Weddig and his organization welcome the current, extensive review, even though the National Academy of Sciences' findings may actually intensify concerns about contaminated seafood supplies. Just such a scenario occurred early last year when the science panel reviewed the poultry industry's practices. At the time, the academy estimated that 35-37% of all uncooked chicken contains salmonella, a potentially fatal bacteria. News accounts of the study generated a great deal of negative publicity for the poultry producers and hurt sales.

Weddig said it wasn't likely that the review of seafood would arrive at a similar conclusion.

"Seafood is not risk-free, nor are any foods. It's just the degree of risks involved," he said, indicating that the problems associated with poultry, beef and pork were different than those associated with seafood.

Certainly, those fish caught far offshore are likely free of harmful chemicals.
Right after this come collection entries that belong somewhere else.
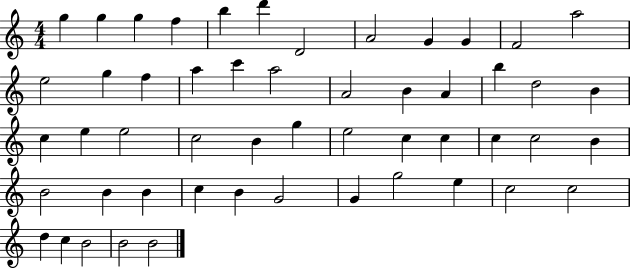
X:1
T:Untitled
M:4/4
L:1/4
K:C
g g g f b d' D2 A2 G G F2 a2 e2 g f a c' a2 A2 B A b d2 B c e e2 c2 B g e2 c c c c2 B B2 B B c B G2 G g2 e c2 c2 d c B2 B2 B2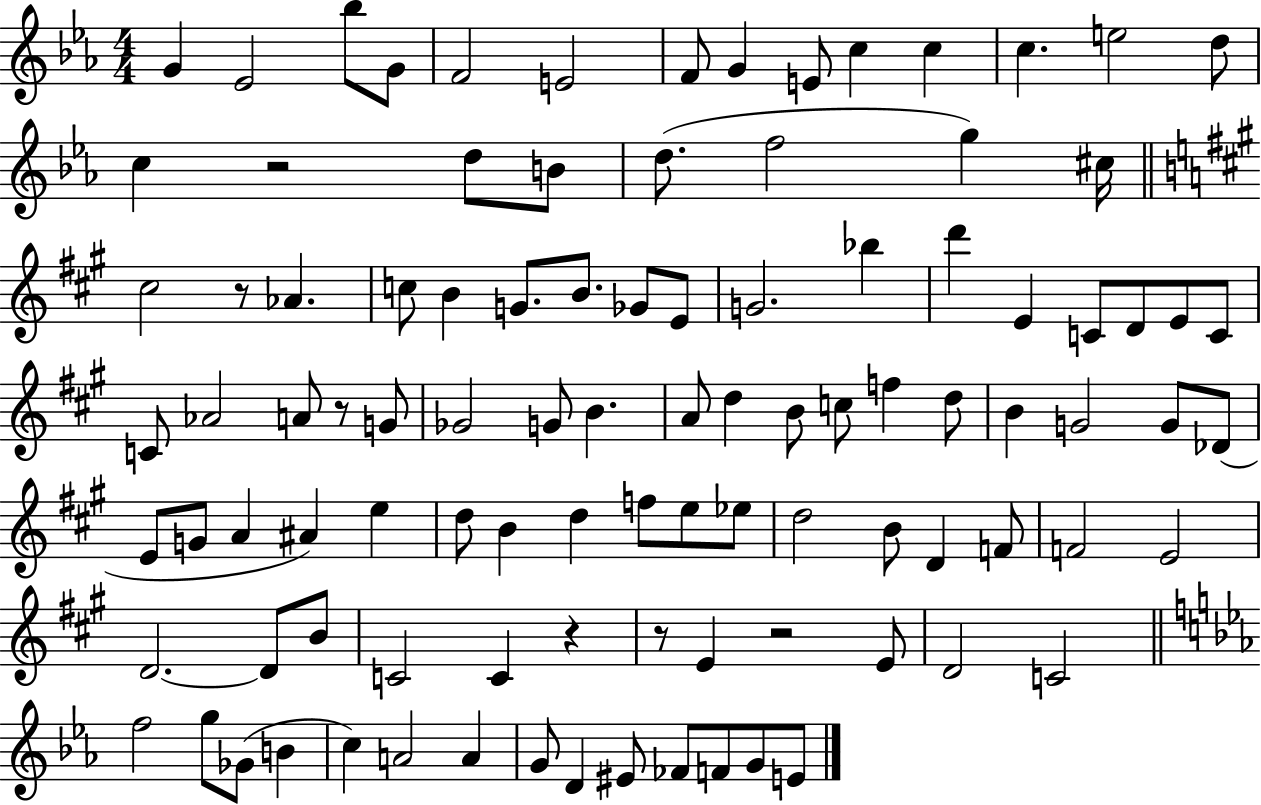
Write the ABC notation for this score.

X:1
T:Untitled
M:4/4
L:1/4
K:Eb
G _E2 _b/2 G/2 F2 E2 F/2 G E/2 c c c e2 d/2 c z2 d/2 B/2 d/2 f2 g ^c/4 ^c2 z/2 _A c/2 B G/2 B/2 _G/2 E/2 G2 _b d' E C/2 D/2 E/2 C/2 C/2 _A2 A/2 z/2 G/2 _G2 G/2 B A/2 d B/2 c/2 f d/2 B G2 G/2 _D/2 E/2 G/2 A ^A e d/2 B d f/2 e/2 _e/2 d2 B/2 D F/2 F2 E2 D2 D/2 B/2 C2 C z z/2 E z2 E/2 D2 C2 f2 g/2 _G/2 B c A2 A G/2 D ^E/2 _F/2 F/2 G/2 E/2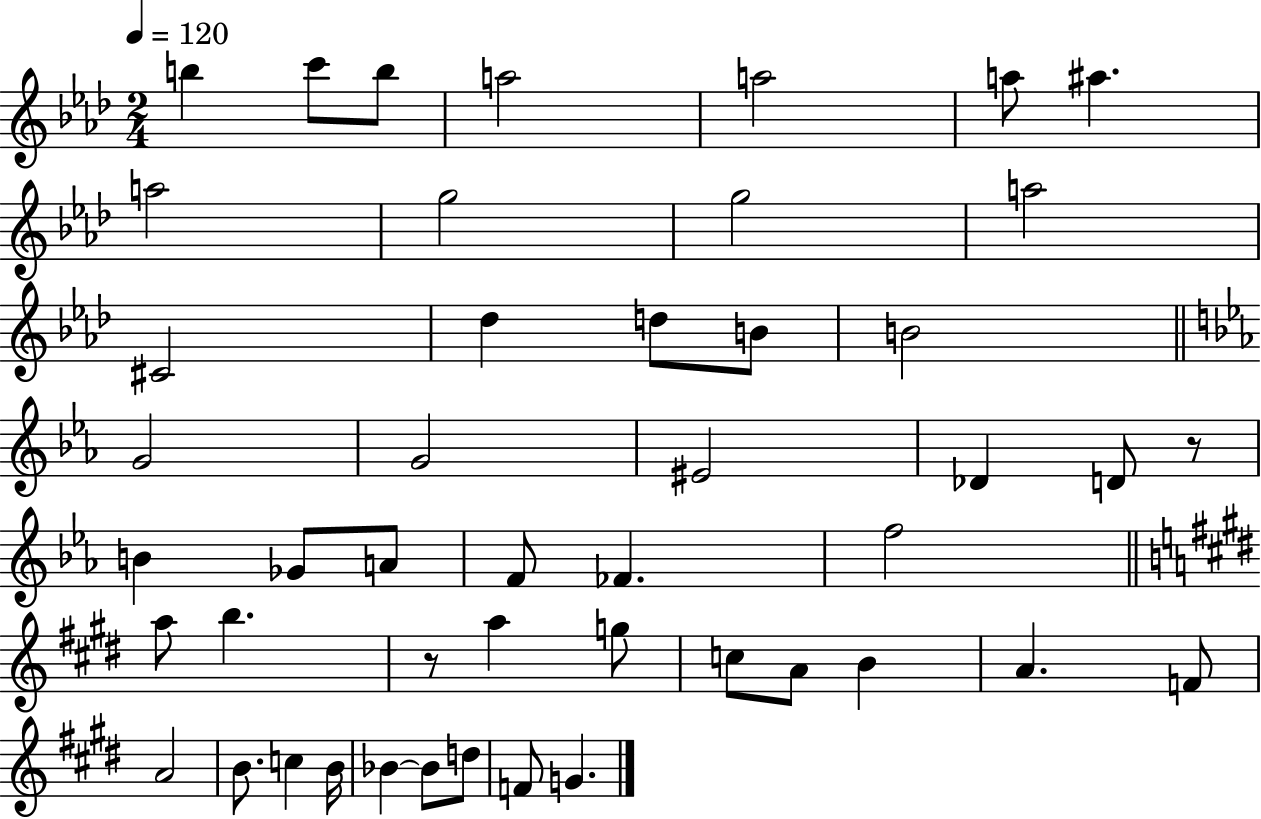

But one persistent criticism of the domestic industry is that fish continue to be harvested from waters contaminated as a result of industrial pollution or sewage dumping.

Clean Environments Stressed

"We do need a system with greater emphasis on clean environments and with greater restriction on where fish are harvested," he said.

Another potential image problem for the domestic industry is the status of imported fishery products, more than two-thirds of the total consumed in this country. Imported foods have been singled out by Food and Drug Administration personnel as an increasing source of food-borne bacteria. Surveillance of foreign shipments is being intensified.

Weddig endorsed such efforts, stating, "The international supplies of seafood? Well, some are good and some are not so good."

Lawry's Turns 50--One of the most familiar names in the Southern California food scene is celebrating a 50th anniversary this year. At a luncheon last week, Lawry's Foods Inc. & Lawry's Restaurants Inc. announced a series of events to commemorate half a century in both the dining and food product business.

In June, 1938, the Frank family opened its first restaurant, Lawry's The Prime Rib on La Cienega Boulevard. The firm expanded during the intervening years, opening four additional dinner houses.